A mãe condenada por assassinar e abusar sexualmente do filho de 2 anos, em março de 2013, foi presa novamente nesta quinta-feira (2), em Tangará da Serra, a 253 km de Cuiabá, após romper a tornozeleira eletrônica que utilizava.
Rosana de Oliveira Goulart foi condenada a 39 anos de prisão em regime fechado. Ela ficou presa por 11 anos e, posteriormente, progrediu para o regime aberto, mediante ao monitoramento eletrônico. Com a quebra da tornozeleira, houve a regressão do regime.
O corpo da criança foi localizado em um canavial do município. À época, a mulher confessou à Polícia Civil que cometeu o crime sozinha e afirmou que os abusos sexuais foram praticados por ela.
Segundo a polícia, a mulher utilizou um pedaço de madeira para golpear o menino. Depois, acreditando que ele estava morto, levou o corpo para outro ponto do canavial, a mais de 2 km da casa da família.
A perícia concluiu que a criança ainda estava viva quando foi deixada no local e que morreu em decorrência de choque hipovolêmico (perda de sangue).
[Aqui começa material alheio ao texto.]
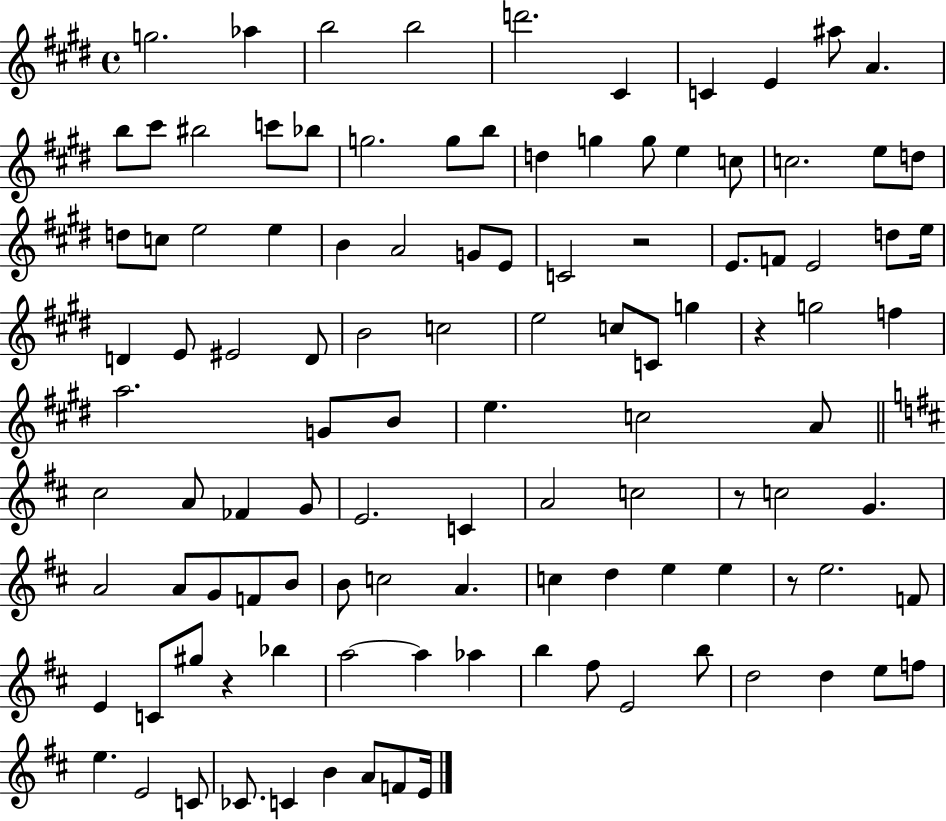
G5/h. Ab5/q B5/h B5/h D6/h. C#4/q C4/q E4/q A#5/e A4/q. B5/e C#6/e BIS5/h C6/e Bb5/e G5/h. G5/e B5/e D5/q G5/q G5/e E5/q C5/e C5/h. E5/e D5/e D5/e C5/e E5/h E5/q B4/q A4/h G4/e E4/e C4/h R/h E4/e. F4/e E4/h D5/e E5/s D4/q E4/e EIS4/h D4/e B4/h C5/h E5/h C5/e C4/e G5/q R/q G5/h F5/q A5/h. G4/e B4/e E5/q. C5/h A4/e C#5/h A4/e FES4/q G4/e E4/h. C4/q A4/h C5/h R/e C5/h G4/q. A4/h A4/e G4/e F4/e B4/e B4/e C5/h A4/q. C5/q D5/q E5/q E5/q R/e E5/h. F4/e E4/q C4/e G#5/e R/q Bb5/q A5/h A5/q Ab5/q B5/q F#5/e E4/h B5/e D5/h D5/q E5/e F5/e E5/q. E4/h C4/e CES4/e. C4/q B4/q A4/e F4/e E4/s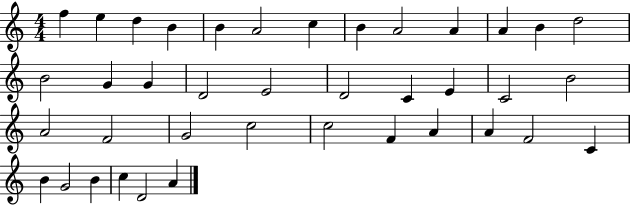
X:1
T:Untitled
M:4/4
L:1/4
K:C
f e d B B A2 c B A2 A A B d2 B2 G G D2 E2 D2 C E C2 B2 A2 F2 G2 c2 c2 F A A F2 C B G2 B c D2 A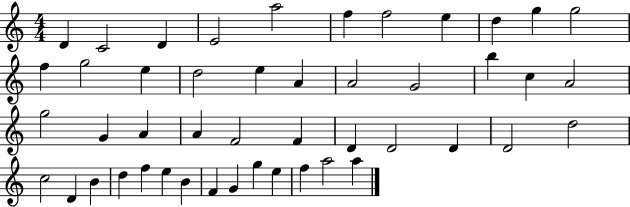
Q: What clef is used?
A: treble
Segundo a delegada responsável pela nova prisão, Alessandra Alecrim, após progredir de regime, Rosana passou a morar com a mãe. No entanto, ela começou a ameaçá-la. Diante da situação, a mãe registrou um boletim de ocorrência e solicitou uma medida protetiva contra a filha.
Relembre o caso
O caso chegou ao conhecimento da polícia no dia 18 de março de 2013, após familiares registrarem a ocorrência alegando que o menino estava desaparecido. No outro dia, o corpo foi encontrado em um canavial próximo à casa onde ele morava com o padrasto, a mãe e o irmão.
Segundo a polícia, a mãe do menino já tinha histórico de violência cometida contra o filho. Em 22 de agosto de 2011, o padrasto do menino registrou boletim de ocorrência denunciando a mãe por ter arremessado a criança durante uma discussão do casal.
Na ocasião, o menino sofreu uma lesão na cabeça e foi encaminhado para uma casa transitória, em Tangará da Serra, onde permaneceu por cerca de três meses. Em audiência no dia 29 de novembro de 2011, a Justiça autorizou o retorno da criança à família.
Uma semana antes da morte da vítima, a mãe foi condenada a cumprir seis meses de medida sócio-educativa em liberdade por ter arremessado o filho em 2011.